Although Jack knows that she had doubts, he never really expected to hear that from her with such startling clarity and force. 

The surprise shows in his face as she continues. ‘A little while ago. Actually, it was the day Dad died.’ 

She breathes out in a rush. 

He nods slowly in understanding. Jacob had died more than a month ago, and Carter had been a bit off ever since. It makes sense now, as he thinks it over in the dull light of the den. Deep down he knew the reason, but he couldn’t bring himself to ask. The question was too dangerous.

And if he was really honest with himself, he wasn’t sure he wanted to know the answer. 

Of course, only Carter could see that the engagement was a failure rather than a choice that she made because it was best for her. 

And Jack was going to be the first one to tell her that the choice was the best one she’d ever made. 

One day. But that day isn’t right now. Emotions are too raw, and they are both too fragile. 

Instead he settles for a simple question. ‘Why?’

She looks at him with startling clarity in her blue eyes, as if she really sees him for the first time in that month that has passed. 

‘Because it just felt wrong. And he deserved more than someone who was just settling.’

The words sound foreign to Jack’s ears. And he has never been so relieved to hear them. 

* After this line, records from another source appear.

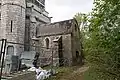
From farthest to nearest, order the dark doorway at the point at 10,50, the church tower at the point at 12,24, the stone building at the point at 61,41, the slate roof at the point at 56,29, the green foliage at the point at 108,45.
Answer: the slate roof at the point at 56,29, the stone building at the point at 61,41, the dark doorway at the point at 10,50, the church tower at the point at 12,24, the green foliage at the point at 108,45

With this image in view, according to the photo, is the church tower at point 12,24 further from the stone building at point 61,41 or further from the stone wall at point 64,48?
the stone building at point 61,41

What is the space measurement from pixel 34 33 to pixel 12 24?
4.19 m

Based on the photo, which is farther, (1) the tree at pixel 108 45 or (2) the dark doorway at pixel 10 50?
(2) the dark doorway at pixel 10 50

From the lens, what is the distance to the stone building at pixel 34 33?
72.8 feet

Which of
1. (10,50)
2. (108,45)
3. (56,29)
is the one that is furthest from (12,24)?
(108,45)

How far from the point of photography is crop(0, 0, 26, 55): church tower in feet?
72.1

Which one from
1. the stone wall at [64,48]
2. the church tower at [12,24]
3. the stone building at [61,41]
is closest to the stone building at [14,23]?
the church tower at [12,24]

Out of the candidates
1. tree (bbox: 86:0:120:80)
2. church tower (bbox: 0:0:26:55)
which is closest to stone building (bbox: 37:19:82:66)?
church tower (bbox: 0:0:26:55)

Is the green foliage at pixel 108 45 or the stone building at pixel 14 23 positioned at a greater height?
the stone building at pixel 14 23

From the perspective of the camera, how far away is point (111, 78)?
20.6 ft

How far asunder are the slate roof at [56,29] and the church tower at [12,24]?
150 inches

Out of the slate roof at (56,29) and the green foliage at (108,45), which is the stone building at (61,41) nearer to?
the slate roof at (56,29)

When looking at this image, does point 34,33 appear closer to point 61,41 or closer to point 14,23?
point 14,23

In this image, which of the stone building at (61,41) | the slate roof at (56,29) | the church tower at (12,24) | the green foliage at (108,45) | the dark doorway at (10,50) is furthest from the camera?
the slate roof at (56,29)
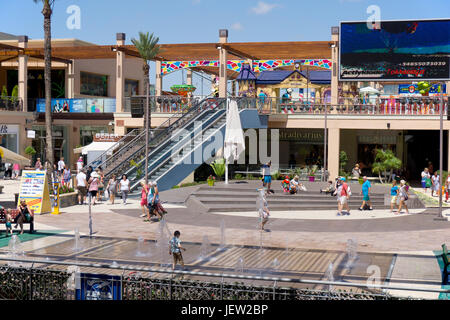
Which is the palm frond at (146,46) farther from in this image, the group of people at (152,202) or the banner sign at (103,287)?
the banner sign at (103,287)

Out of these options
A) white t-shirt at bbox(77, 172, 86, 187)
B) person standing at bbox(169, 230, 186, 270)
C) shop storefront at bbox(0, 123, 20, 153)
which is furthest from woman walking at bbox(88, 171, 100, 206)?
shop storefront at bbox(0, 123, 20, 153)

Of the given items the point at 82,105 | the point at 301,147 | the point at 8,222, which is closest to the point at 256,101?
the point at 301,147

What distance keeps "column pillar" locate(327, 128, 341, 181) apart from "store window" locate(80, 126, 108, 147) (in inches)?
897

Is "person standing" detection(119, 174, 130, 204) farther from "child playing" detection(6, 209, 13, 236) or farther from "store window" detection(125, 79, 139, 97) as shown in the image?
"store window" detection(125, 79, 139, 97)

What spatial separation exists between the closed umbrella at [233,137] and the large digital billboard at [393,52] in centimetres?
1110

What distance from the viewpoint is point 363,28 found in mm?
40906

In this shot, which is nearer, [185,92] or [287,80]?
[287,80]

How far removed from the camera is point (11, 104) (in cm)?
4706

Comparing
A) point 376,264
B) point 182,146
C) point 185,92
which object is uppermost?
point 185,92

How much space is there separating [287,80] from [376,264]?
1108 inches

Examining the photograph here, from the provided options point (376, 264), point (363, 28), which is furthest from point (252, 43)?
point (376, 264)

He clears his throat roughly, breaking the tense silence. ‘You know, I tired that once.’

She pulls her bottom lip between her teeth in a tantalising way that makes Jack wonder if she’ll do that again for him someday, in a different setting that involved both of them with very little clothing. 

‘Settling,’ he finishes, gesturing roughly between them in an attempt to cover up his awkwardness. 

Sam tucks her legs up closer to her, pulling the sleeves of her jumper down over her hands in a gesture that Jack finds oddly comforting.  
‘How did that work out?’ Sam asks, her voice soft and soothing to his ears. 

Jack shakes his head. ‘Never works.’ 

She smiles gently and he stands up. 

‘Come on,’ he holds out his hand. ‘C’mere.’

It’s their standard form of communication, and she unfolds herself from the chair. Without the combat boots he is used to seeing her in, the height difference is noticeable so that her hair tickles the underside of his chin as he holds her in the same embrace they’ve used for years when the line became too blurred. 

The conversation is far from over, but he knows that’s it for the night. They are both tired and it’s time to rest. 

They stand together for a moment, before Jack pulls back slowly, stepping aside and gently pushing her off in the direction of the spare room. She smiles knowingly, padding her way past him and up the hall. 

He turns off the last light, following her down the hall and heading into his own room. 

In the darkness, alone in his bed, the coldness of the howling wind outside doesn’t seem so bad anymore. 

o-O-o

A few days later the snow finally clears enough for the four to leave the cabin. It’s a quiet moment as they say their goodbyes on the front step. Things are changing, and they all feel it. 

Jack jests that they will see him at the SGC because someone has to make sure Hank Landry is running the place the way it should be run. Daniel smiles and Teal’c inclines his head. 

They know that all of them are going to do the same; check in with each other in a way that makes them closer than just a frontline team.  
It’s only Carter that doesn’t smile. Jack knows why, but he doesn’t call her on it. 

They are all adjusting to the change. 

It’s January after all, and they have a whole year ahead of themselves. 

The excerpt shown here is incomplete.